Friday, September 7, 2007

Those "Good Old Times," Are Unfortunately, Still Happening

unprecedented, i know. a second entry in the same day. i'd love to say that i'm only killing time until midnight, so i can check tomorrow's horoscopes, but i'd be lying. i actually have a few things on my mind.

mostly, i'm irritated. i'm pissed off, as a matter of fact. in and of itself, that's not a big deal, but i still feel the need to post about it here so i can always remember? i don't know. i just want to try and get it out of my system. again.

i had plans with Father to attend a movie tomorrow morning. Superbad. i'm sure you've heard of it. supposed to be hilarious. i'm down, like James Brown. cool. let's go to a movie.

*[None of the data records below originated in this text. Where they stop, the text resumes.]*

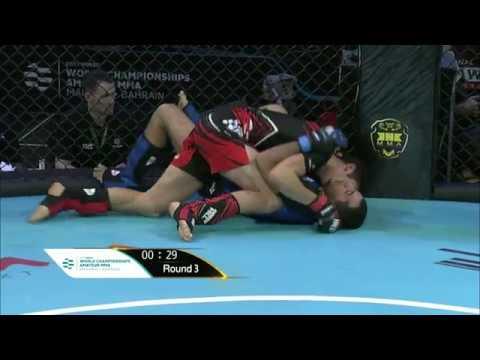 MMA World Championship Makhir Aliyev Kazakhstan vs  Sola Axel France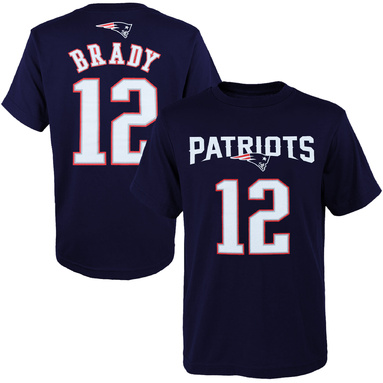 Tom Brady New England Patriots Youth Primary Gear Name & Number T-Shirt - Navy Blue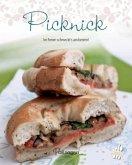 Leicht gemacht - 100 Rezepte - Picknick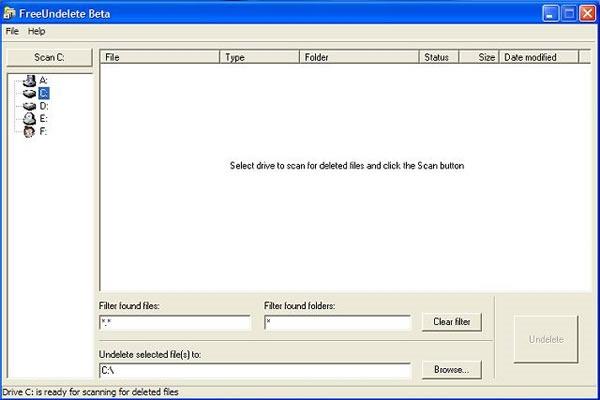 recuperar-archivos-eliminados-del-usb-free-undelete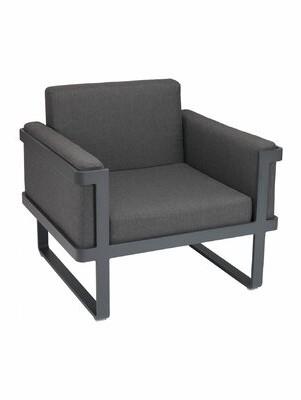 Palm Beach Patio Chair with Cushions Florida Seating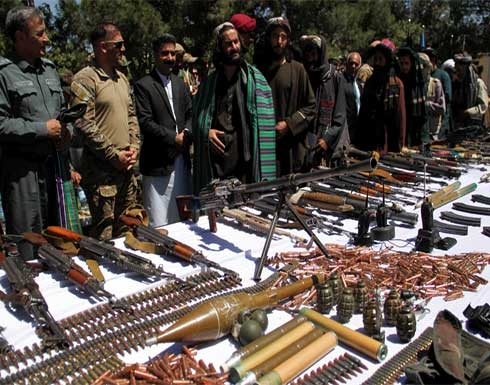 طالبان توشك على السيطرة على أول ولاية كاملة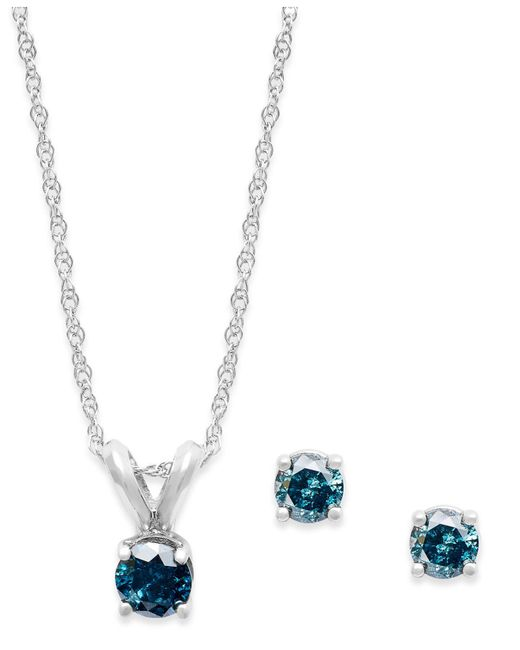 Macy's - 10k White Gold Blue Diamond Necklace And Earring Set (1/5 Ct. T.w.) - Lyst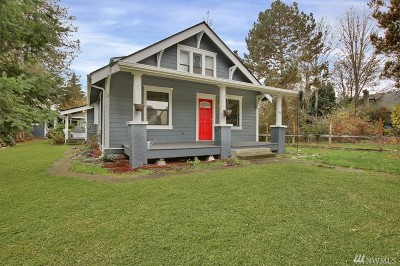 Single Family Home For Sale: 312 96th St E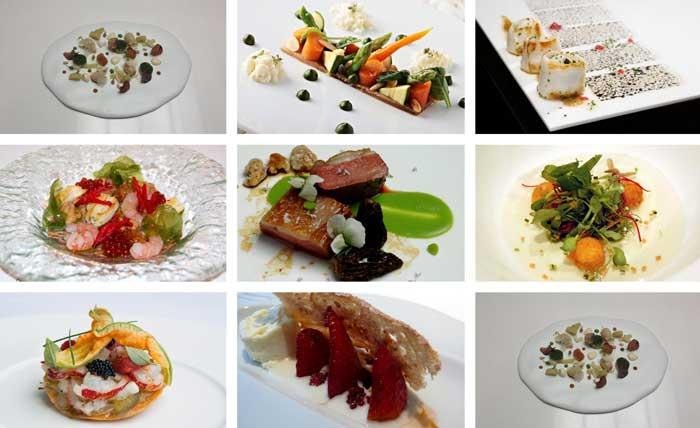 Emplatados de grandes chefs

issue: i suddenly realize that i go to yoga saturday mornings, and i'm really serious about my yoga. its sort of my method for keeping in touch with the spiritual side of life. dippy hippie, all the way through, but its the truth. i'm also very intent upon trimming myself down to a more pleasant weight. not that i was all that big to begin with, but things needed to change. in addition, i'm much, much, much happier when i'm exercising regularly, and since i love cardio but refuse to lift weights, yoga becomes an important facet of my fitness regimen. and really, yo... its like, helping me get in touch with feelings and shit. and i HAD FORGOTTEN I HAD THOSE for a while. so its painful, but good things, really good things, are coming from it.

dad knows all this.

so i called him tonight to see if we could move the movie to an early afternoon showing so i could get to my yoga class and shower prior to the movie. and he totally pulled the passive-aggressive snarky voice, and said the morning showing was cheaper (y'know, cuz he's like, hurting for money or some shit... ass...), and basically made it clear that no, he would rather do the morning showing, for no reason other than that's how he wants to do it, and if i insist on going to a later showing, experience has proven that he will be irritated and irritable about it, and why go to the movie at all if he's going to be in a funk, right?

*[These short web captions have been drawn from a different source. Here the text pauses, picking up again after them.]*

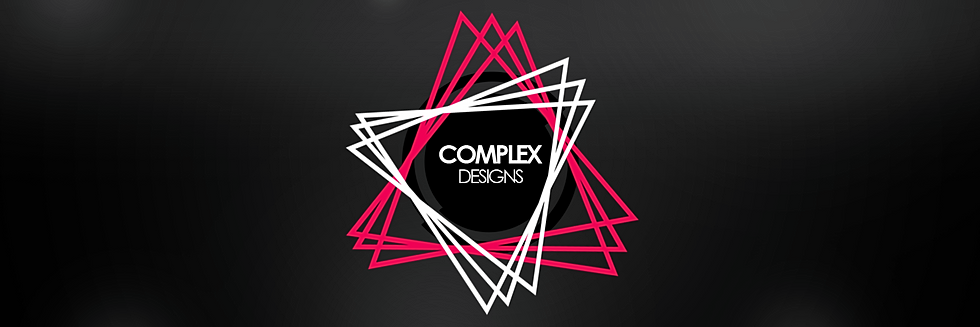 complexdesigns headers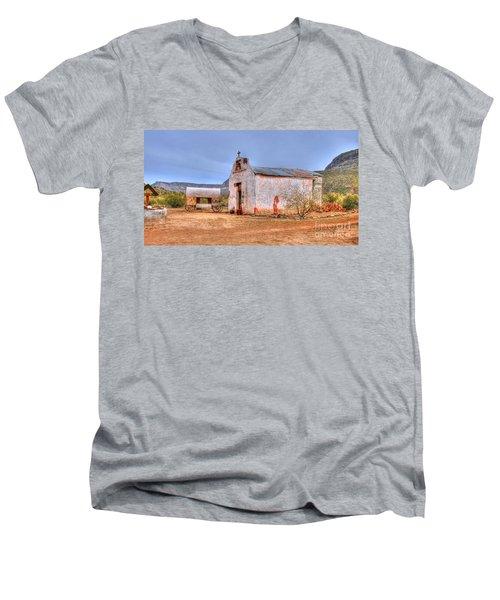 Cowboy Church Men's V-Neck T-Shirt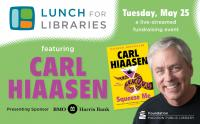 Madison Public Library Foundation Lunch for Libraries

so i'm skipping yoga tomorrow morning. i don't want to, but i'm doing it. because at this point in my life, i'm tired of having these "conversations" with my father. because i'm tired of him refusing to see my side of the issue, and refusing to think that my argument has merit. i'm tired of him trying to make me feel like i'm some heinous beast drunk on entitlement for asking him to compromise a bit and let me go to yoga before the movie. because its really not like he has a packed schedule tomorrow. his wife is out of town, like many people, he takes saturdays off from work, and i think his only concrete plan was to see a movie with me. he's simply unwilling to do it any way that deviates from how he wants to do it. because my dad, is a big fat jerk. or an infantile adult. or i guess we could simplify and just say that my dad, is a prick.

and it irritates me. because i'm not being unreasonable. and if someone asked me to bend my schedule so they could do something important to them, i would say yes. BECAUSE THAT'S WHAT YOU DO! you work with people to find solutions. and it irritates me because this is how its always been with dad. and i'm sick of it. i'm so sick of it i'm actually toying with the idea of bringing it up with him at some point soon.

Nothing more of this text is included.